### What to work on:
Scan the lines below for the string "States" and copy every one that has it.

(Saved data entries)
^^^^

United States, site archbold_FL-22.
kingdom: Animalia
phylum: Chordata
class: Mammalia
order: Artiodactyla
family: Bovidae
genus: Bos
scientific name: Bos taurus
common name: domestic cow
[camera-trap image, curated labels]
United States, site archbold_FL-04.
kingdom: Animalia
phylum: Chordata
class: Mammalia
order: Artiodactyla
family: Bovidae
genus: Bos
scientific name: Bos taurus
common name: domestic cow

^^^^

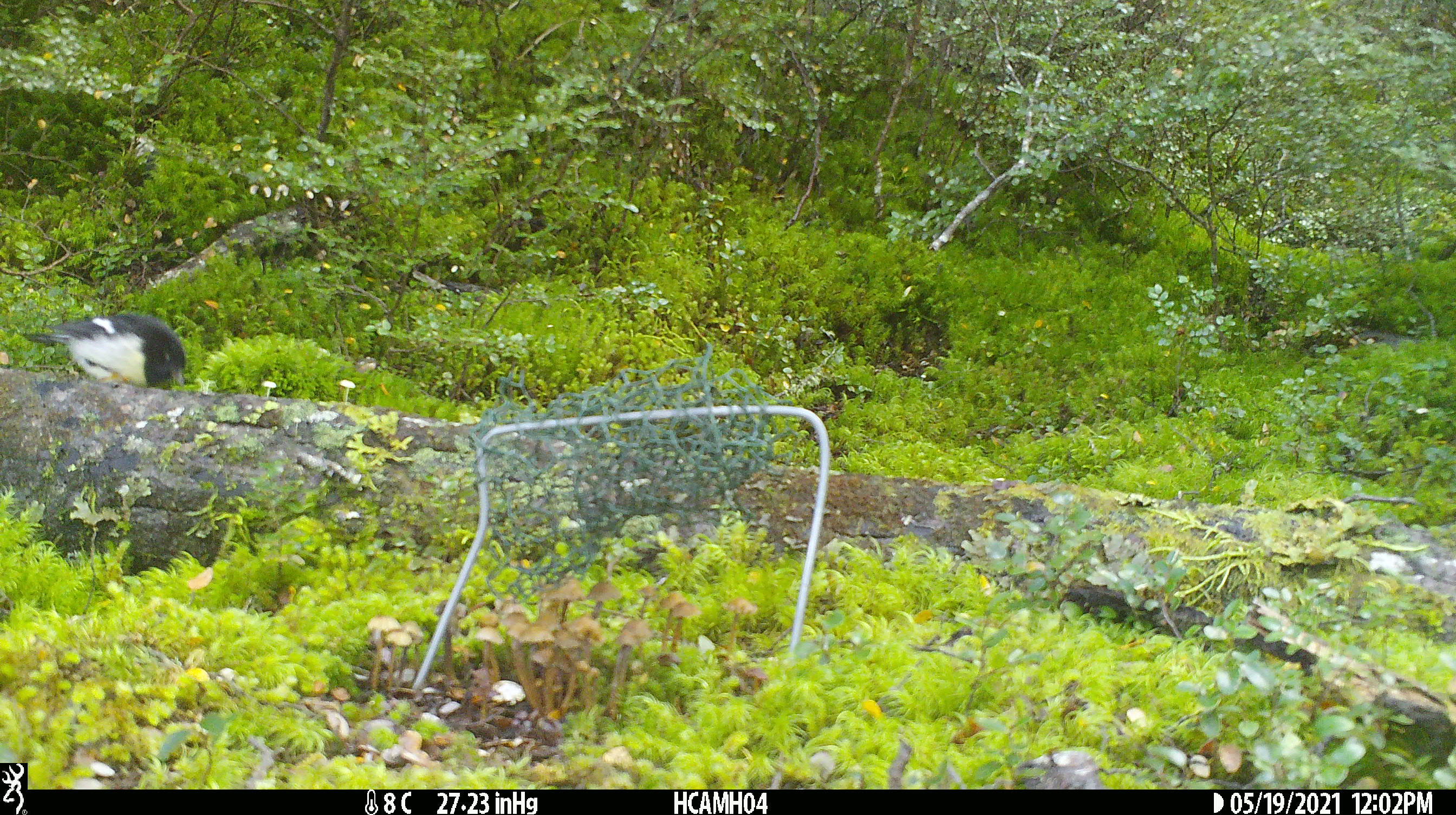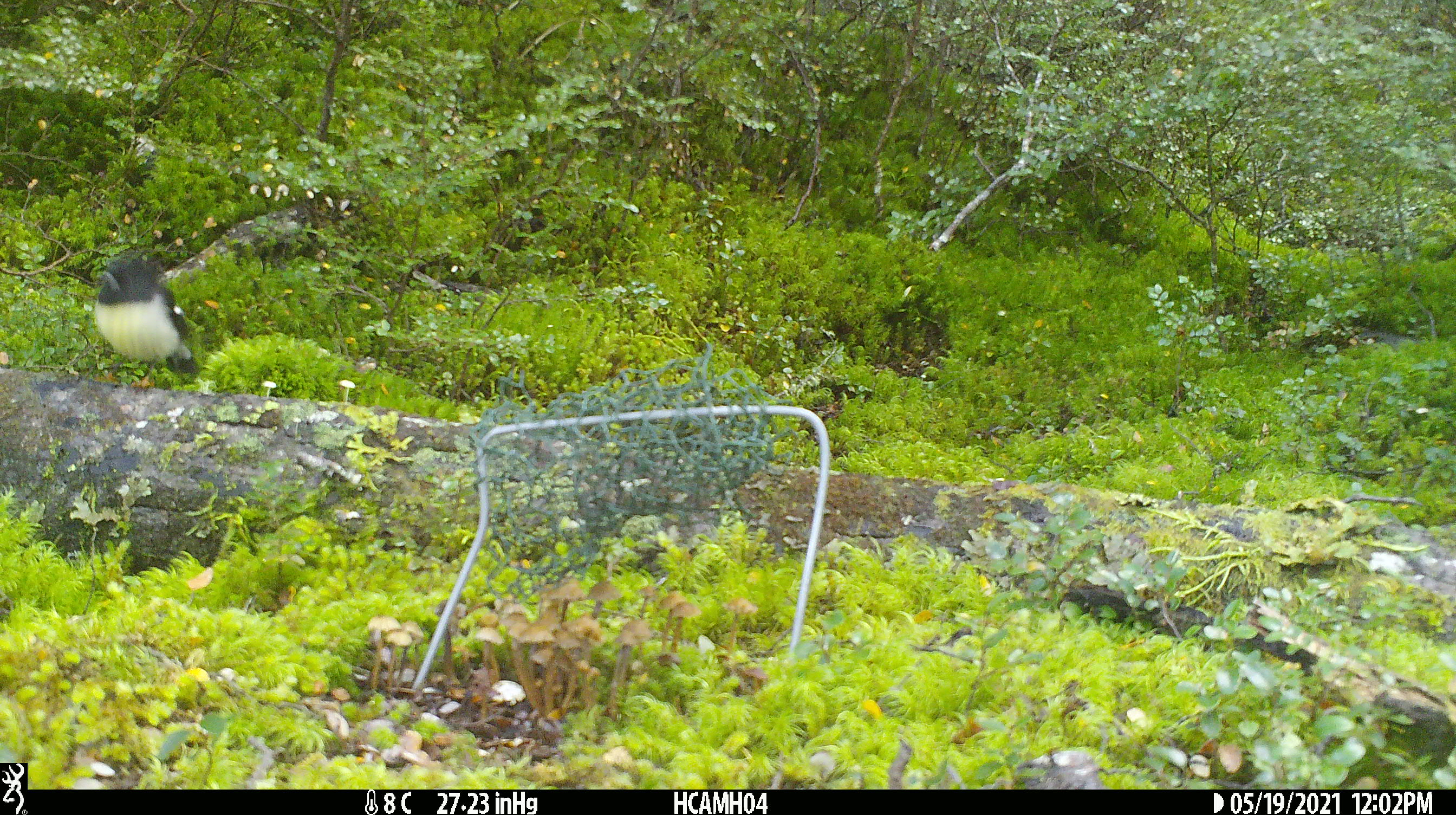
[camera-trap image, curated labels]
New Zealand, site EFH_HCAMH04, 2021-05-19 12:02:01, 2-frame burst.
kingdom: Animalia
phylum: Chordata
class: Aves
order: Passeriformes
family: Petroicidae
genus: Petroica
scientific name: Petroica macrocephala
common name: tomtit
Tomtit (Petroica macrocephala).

^^^^

### Exercise solution:
United States, site archbold_FL-22.
United States, site archbold_FL-04.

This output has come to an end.